UK Politics

Government defeated in Lords over immigration detention time limit

Harmondsworth immigration removal centre, west London
Image caption Harmondsworth immigration removal centre in west London is Europe's largest

Ministers have been defeated in the Lords over limits on detention in immigration removal centres (IRC).

During the Immigration Bill debate, peers voted by 187 to 170 that detention must be limited to 28 days, except when a court decides otherwise.

The government had argued most of those detained either were foreign criminals, or had broken immigration rules before.

Opponents insisted the limit was needed because detaining people indefinitely had a negative impact on mental health.

It is the second time the government has been defeated over the bill. Lords voted a week ago to allow asylum seekers the right to work if their claims have not been processed within six months.

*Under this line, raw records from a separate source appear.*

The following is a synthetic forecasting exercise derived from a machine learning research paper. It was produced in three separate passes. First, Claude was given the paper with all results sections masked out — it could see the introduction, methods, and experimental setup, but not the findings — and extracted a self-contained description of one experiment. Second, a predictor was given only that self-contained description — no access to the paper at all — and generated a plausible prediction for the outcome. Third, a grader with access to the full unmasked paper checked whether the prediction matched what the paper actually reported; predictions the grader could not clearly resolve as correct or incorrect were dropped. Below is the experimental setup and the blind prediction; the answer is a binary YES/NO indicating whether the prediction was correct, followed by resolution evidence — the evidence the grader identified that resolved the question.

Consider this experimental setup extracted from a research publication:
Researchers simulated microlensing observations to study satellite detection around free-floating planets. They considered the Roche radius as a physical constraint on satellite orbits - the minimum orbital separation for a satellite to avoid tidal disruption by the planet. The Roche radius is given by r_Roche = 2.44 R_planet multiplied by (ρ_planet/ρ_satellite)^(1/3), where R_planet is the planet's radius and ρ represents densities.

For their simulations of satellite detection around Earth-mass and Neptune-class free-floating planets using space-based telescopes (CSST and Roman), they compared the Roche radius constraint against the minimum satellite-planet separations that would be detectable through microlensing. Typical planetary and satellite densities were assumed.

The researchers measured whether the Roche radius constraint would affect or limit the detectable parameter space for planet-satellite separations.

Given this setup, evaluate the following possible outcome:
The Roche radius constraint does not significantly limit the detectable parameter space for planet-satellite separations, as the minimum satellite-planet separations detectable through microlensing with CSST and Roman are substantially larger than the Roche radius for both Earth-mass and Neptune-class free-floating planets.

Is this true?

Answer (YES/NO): YES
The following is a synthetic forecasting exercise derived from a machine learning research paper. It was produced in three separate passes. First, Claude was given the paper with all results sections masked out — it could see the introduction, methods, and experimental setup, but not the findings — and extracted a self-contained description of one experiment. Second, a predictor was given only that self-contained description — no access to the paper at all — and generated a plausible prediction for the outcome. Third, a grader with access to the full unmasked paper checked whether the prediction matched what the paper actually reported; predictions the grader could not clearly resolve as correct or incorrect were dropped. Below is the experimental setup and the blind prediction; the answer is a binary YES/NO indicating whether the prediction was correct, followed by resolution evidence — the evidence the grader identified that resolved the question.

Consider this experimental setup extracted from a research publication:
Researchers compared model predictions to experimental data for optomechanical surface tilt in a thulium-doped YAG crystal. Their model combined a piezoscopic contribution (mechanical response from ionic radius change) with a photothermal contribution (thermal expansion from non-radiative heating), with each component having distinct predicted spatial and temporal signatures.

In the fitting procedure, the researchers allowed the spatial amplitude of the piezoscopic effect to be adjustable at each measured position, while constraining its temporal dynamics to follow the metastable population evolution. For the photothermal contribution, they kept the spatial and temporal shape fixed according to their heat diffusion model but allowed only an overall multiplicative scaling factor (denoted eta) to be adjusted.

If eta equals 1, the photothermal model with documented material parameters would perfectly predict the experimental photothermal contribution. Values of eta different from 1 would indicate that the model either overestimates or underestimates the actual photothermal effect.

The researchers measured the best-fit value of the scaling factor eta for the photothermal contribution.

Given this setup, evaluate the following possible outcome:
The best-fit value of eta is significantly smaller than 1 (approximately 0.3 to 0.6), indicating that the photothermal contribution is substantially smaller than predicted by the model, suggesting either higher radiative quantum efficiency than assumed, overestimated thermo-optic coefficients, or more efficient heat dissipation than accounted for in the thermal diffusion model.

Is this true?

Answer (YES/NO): NO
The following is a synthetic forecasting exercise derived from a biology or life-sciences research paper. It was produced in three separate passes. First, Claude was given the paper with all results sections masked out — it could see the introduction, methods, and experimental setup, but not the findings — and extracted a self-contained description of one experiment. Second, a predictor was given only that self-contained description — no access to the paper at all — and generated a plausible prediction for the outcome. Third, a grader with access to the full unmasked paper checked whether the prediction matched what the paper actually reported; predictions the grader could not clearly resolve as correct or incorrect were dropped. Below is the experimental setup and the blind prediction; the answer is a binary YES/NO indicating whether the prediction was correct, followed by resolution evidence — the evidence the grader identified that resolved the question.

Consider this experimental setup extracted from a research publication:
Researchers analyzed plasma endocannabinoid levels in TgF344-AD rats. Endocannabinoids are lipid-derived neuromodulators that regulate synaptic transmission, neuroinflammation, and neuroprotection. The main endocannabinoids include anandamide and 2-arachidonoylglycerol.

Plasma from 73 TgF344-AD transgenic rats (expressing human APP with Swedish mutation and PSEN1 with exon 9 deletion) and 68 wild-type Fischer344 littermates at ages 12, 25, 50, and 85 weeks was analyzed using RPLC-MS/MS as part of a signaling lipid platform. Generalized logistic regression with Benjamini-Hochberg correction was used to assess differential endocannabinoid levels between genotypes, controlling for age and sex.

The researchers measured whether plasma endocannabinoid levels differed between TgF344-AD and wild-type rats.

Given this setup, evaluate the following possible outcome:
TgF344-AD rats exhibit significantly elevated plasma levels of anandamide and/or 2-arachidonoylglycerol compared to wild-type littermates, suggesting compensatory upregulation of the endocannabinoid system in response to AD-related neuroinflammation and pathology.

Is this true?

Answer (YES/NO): NO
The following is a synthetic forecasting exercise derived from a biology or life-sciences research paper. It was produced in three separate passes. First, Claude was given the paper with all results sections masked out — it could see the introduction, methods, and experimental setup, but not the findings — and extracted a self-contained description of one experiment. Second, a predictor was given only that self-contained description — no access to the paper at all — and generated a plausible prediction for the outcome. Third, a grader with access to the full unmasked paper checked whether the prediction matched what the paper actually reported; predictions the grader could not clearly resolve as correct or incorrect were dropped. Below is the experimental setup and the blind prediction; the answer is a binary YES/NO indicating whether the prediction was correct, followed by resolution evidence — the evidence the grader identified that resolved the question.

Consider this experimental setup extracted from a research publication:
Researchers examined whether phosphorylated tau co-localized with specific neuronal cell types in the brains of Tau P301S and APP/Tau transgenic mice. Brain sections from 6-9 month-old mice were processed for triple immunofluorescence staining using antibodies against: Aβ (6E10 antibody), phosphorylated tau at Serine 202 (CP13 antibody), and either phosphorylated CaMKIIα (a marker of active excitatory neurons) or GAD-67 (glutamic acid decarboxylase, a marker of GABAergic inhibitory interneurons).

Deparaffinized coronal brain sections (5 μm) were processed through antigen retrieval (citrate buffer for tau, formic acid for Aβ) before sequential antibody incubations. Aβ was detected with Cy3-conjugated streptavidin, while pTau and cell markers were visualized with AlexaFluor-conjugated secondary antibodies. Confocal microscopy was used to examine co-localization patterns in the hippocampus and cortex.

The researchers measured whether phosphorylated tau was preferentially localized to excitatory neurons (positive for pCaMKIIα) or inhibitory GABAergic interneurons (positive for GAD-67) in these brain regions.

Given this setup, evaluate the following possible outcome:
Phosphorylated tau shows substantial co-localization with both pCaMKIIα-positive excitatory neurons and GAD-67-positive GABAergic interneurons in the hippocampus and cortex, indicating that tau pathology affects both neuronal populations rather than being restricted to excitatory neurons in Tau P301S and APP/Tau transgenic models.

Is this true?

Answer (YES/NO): NO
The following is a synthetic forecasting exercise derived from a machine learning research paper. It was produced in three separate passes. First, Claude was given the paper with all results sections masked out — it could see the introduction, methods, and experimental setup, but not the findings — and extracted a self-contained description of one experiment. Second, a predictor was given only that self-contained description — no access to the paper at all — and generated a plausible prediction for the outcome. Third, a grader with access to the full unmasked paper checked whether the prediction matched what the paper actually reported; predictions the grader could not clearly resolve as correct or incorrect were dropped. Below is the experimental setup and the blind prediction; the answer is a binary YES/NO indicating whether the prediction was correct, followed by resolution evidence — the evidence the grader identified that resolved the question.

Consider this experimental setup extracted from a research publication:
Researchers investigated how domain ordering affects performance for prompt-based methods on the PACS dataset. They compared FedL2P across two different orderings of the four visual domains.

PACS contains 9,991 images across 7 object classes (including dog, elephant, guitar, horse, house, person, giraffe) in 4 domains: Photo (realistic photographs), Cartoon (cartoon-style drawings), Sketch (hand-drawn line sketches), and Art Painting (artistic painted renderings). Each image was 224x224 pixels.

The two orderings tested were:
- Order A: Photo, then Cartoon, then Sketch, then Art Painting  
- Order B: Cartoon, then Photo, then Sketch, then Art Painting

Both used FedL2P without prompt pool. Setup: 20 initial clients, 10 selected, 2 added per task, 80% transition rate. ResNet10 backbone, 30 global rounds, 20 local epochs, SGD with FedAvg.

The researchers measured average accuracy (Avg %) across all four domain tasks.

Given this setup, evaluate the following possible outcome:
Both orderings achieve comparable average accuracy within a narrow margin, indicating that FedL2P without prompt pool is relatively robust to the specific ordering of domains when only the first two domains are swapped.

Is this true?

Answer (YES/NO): NO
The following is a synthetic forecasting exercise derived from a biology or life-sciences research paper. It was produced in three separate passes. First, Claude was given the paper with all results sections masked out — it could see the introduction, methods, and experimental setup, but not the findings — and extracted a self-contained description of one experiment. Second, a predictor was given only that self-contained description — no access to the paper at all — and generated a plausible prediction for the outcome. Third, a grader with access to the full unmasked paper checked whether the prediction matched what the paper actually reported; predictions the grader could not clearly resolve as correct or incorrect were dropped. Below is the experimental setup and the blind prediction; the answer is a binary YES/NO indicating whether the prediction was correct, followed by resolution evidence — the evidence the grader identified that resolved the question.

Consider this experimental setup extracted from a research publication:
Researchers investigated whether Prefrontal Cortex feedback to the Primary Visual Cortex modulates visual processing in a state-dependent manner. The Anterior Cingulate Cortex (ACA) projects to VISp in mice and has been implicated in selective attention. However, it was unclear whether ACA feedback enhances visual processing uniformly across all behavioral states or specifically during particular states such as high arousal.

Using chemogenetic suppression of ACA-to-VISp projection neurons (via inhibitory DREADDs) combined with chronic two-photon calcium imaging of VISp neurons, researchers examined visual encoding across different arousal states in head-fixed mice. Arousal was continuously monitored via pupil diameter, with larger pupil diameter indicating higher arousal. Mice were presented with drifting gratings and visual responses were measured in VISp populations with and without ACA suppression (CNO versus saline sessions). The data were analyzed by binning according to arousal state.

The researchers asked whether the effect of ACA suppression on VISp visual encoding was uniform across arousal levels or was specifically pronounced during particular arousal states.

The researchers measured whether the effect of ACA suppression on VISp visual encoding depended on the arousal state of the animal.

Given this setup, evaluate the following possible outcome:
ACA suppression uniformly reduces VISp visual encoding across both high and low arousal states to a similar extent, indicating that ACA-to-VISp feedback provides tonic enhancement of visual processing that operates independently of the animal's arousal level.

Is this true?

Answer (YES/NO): NO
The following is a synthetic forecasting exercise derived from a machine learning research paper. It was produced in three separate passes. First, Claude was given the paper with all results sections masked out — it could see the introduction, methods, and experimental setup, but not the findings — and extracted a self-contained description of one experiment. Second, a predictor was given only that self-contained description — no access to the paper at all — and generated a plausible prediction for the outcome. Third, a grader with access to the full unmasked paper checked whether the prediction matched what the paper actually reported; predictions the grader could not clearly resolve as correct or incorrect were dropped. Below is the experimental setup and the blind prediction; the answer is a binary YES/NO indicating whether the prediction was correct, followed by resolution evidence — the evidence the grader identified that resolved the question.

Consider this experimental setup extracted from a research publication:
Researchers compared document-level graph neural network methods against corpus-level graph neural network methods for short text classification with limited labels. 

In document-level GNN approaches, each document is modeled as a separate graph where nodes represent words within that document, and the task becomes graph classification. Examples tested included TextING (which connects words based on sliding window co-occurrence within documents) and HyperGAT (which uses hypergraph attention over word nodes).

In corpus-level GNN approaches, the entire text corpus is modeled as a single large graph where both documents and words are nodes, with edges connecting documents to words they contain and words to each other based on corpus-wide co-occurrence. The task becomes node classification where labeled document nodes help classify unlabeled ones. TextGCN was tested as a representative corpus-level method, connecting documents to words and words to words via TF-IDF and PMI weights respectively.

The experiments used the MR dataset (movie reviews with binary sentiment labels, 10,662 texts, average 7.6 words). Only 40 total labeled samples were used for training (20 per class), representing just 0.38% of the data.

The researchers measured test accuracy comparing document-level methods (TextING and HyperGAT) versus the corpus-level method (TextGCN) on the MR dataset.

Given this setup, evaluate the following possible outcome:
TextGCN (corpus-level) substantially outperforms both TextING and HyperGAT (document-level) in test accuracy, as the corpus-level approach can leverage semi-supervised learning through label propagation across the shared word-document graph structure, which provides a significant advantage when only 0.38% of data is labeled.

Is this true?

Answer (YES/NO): NO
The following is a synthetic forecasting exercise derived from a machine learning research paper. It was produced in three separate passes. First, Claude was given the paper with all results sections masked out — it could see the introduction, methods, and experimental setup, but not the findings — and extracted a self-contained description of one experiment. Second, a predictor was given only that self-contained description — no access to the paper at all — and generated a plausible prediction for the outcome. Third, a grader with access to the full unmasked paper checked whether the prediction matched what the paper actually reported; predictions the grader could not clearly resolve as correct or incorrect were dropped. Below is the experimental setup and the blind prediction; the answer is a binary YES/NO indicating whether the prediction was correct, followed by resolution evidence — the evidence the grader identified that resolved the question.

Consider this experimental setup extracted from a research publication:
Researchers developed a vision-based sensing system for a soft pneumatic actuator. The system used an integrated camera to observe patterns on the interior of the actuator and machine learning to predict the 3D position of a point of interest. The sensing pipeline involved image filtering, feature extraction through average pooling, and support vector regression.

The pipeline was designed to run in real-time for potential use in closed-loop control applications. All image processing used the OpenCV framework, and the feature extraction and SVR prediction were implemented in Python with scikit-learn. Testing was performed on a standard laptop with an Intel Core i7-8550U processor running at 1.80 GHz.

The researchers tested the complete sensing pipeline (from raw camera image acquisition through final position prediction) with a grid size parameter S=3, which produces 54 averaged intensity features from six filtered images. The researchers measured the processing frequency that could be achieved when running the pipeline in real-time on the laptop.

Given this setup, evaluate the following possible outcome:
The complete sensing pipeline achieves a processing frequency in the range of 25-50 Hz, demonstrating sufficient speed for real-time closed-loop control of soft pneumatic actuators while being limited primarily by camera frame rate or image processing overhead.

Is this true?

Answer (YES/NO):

The 28-day cap was recently recommended by a cross-party group of MPs and peers.

'Easy target'

Crossbench peer Lord Ramsbotham, a former HM inspector of prisons, put it forward as an amendment to the bill, saying he had done so because the current system "is not working".

He was backed by Labour and Lib Dem peers.

Recent inspections have found detainees being held for more than a year, and in two cases for as long as five years, at Verne IRC in Dorset and Harmondsworth IRC in west London - which is Europe's largest.

Meanwhile an inspection of Yarl's Wood IRC in Bedfordshire found almost 100 pregnant women among those been detained.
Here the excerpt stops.